The Commons health committee spent several sessions last spring studying the Conservative government’s decision to cancel plans to build a facility for the Canadian HIV Vaccine Initiative (CHVI). The committee’s final report was tabled in the House last week, but it was notably silent on allegations of political interference raised earlier this year.
The report makes three recommendations: that wherever feasible, future competitions for similar projects be conducted by arm’s-length federal research agencies rather than Health Canada; that the government and the Bill and Melinda Gates Foundation take into account certain priorities for the CHVI funds; and that the government conduct an independent needs assessment for future CHVI projects. The Bloc added its own recommendation that Quebec have its share of the funds separated and given to Quebec research agencies.
What was absent from the report, however, were any of the allegations of government interference in the cancellation of the project.

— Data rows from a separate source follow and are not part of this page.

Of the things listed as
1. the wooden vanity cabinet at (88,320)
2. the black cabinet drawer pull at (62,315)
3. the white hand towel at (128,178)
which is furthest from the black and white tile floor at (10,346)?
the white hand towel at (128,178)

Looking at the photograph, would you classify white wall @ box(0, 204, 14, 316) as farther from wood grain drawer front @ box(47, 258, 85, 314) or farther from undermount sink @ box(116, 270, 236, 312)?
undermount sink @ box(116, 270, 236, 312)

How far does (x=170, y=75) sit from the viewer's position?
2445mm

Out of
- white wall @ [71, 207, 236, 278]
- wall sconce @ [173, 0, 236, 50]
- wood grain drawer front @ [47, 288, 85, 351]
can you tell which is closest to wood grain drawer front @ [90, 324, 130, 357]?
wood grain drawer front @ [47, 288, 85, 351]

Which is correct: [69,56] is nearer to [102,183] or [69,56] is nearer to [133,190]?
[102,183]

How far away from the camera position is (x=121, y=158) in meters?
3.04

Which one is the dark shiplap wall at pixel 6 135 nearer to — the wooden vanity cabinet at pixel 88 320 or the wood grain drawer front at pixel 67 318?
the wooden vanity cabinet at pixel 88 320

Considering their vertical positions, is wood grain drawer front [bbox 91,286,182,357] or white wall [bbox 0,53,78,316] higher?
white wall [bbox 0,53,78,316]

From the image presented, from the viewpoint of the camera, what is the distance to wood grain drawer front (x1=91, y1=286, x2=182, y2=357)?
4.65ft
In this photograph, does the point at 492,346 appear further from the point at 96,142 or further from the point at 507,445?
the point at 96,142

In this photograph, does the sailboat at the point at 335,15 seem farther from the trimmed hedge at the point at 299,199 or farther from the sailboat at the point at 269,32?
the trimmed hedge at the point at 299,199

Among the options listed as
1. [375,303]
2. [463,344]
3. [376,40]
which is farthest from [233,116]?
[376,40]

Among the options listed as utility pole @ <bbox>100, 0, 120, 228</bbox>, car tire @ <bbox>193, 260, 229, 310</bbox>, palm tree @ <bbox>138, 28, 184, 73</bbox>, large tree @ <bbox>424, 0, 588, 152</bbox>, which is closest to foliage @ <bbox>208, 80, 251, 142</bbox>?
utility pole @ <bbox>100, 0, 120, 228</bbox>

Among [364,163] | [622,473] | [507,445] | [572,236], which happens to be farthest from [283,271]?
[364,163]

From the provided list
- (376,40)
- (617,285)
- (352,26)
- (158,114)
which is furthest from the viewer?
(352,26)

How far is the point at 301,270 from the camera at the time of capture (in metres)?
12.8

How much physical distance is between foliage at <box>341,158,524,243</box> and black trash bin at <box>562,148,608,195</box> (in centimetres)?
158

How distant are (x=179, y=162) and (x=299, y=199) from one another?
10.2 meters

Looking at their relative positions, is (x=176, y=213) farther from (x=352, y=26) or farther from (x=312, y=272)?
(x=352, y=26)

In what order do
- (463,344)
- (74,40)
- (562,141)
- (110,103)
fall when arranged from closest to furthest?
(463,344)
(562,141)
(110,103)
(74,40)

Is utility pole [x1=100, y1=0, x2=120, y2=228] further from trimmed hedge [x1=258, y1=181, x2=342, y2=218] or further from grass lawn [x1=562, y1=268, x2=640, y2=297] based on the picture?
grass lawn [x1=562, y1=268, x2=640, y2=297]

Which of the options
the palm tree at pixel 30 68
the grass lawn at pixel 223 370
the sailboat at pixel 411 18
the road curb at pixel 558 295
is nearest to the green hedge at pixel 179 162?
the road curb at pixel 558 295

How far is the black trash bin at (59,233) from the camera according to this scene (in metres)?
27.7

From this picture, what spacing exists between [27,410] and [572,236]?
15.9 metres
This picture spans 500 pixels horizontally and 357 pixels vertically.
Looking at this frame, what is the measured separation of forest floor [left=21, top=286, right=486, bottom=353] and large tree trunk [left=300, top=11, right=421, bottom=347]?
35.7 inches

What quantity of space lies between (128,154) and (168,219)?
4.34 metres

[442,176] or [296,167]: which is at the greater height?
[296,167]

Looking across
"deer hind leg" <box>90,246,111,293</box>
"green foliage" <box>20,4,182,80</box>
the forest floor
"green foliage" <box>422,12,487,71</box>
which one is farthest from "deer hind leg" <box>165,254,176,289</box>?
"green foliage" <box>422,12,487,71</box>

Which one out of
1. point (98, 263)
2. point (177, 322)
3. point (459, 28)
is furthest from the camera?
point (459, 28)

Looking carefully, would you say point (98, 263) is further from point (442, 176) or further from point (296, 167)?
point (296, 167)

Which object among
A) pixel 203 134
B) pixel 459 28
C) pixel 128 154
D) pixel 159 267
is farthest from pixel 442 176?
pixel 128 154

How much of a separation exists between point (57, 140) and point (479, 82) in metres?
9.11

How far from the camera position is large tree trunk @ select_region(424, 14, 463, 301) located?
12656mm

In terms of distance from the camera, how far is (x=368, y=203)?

“It’s very difficult to put the allegations in unless you have the opportunity to raise the issue,” says Liberal MP Anita Neville, who attended the CHVI hearings despite not being a regular committee member. Neville’s was interested because Winnipeg’s International Centre for Infectious Diseases was confirmed to have met the criteria before the project was cancelled, and there were rumours that it was at the behest of Vic Toews, the senior political minister for Manitoba.
“The reports reflect the discussion that’s gone on in the committee,” Neville says. “Mr Toews wouldn’t come to the committee.”
Also summoned were Health Minister Leona Aglukkaq and Industry Minister Tony Clement. No Conservative minister appeared before the committee to answer the allegations of political interference.
A witness from ICID repeated those allegations to the committee, reporting conversations that had been relayed to her. Instead of mentioning the allegations, the final wording of the report places the blame on mismanagement by Health Canada and Public Health Agency officials.
Liberal committee vice-chair Kirsty Duncan was especially critical in the hearings about the lack of due diligence during the competition process — something which rated a single line in the report.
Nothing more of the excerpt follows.